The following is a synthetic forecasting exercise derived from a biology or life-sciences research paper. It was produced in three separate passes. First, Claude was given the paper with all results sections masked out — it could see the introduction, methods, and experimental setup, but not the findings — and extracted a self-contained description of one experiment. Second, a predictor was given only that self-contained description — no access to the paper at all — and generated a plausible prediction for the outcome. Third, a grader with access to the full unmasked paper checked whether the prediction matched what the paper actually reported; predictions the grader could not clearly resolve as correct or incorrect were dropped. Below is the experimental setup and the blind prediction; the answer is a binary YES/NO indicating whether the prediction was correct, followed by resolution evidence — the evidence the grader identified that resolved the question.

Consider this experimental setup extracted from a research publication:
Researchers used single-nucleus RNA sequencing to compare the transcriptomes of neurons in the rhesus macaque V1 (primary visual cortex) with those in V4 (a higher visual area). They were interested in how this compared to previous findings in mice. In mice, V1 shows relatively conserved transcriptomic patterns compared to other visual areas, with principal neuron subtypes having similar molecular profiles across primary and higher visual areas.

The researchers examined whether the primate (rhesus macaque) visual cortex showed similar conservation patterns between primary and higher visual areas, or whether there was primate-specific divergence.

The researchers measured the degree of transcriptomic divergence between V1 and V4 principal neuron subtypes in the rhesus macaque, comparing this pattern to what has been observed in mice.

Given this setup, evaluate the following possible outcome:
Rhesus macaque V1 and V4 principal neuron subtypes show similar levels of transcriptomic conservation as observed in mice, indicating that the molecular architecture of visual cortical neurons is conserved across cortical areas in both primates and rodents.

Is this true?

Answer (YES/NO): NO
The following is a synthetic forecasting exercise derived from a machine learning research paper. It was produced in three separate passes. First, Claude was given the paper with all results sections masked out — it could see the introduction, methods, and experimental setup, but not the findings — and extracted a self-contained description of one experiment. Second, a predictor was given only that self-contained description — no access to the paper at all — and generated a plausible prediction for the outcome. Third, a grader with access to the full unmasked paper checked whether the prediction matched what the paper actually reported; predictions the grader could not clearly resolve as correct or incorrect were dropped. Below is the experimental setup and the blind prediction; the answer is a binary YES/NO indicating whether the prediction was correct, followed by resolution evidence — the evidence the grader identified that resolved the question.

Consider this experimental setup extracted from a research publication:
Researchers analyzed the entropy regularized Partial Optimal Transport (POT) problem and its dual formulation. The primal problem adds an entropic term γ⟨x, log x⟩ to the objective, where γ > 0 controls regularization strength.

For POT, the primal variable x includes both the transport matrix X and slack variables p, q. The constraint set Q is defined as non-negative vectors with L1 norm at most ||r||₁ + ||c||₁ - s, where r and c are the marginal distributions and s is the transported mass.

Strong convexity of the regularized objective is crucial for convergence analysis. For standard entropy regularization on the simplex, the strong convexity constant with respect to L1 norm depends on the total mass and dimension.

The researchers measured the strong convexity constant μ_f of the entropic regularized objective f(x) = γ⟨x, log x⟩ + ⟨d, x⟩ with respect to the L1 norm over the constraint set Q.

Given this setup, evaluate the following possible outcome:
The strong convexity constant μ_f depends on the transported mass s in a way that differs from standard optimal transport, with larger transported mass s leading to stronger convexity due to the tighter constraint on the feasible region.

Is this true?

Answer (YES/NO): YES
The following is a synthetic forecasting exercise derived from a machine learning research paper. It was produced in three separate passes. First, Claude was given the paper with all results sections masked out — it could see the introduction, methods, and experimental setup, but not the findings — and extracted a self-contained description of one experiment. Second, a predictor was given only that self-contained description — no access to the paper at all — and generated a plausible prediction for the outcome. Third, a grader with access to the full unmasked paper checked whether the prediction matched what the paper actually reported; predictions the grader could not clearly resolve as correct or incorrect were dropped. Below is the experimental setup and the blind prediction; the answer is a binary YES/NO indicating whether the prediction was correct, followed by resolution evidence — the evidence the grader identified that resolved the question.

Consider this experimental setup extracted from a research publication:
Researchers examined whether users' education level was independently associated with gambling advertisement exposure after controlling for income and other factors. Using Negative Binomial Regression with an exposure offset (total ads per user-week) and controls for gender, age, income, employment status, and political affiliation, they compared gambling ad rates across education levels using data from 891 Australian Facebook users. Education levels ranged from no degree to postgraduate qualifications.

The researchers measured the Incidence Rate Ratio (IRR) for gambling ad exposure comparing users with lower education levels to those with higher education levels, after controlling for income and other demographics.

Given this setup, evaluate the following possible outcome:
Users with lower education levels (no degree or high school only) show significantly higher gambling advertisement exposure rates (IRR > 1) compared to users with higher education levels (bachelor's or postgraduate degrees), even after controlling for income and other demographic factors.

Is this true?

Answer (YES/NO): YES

● ● ● ● ●

* _Your instructions_
State how many lines in the records contain the string "primal". Give the number with no words around it.

* _Written response_
2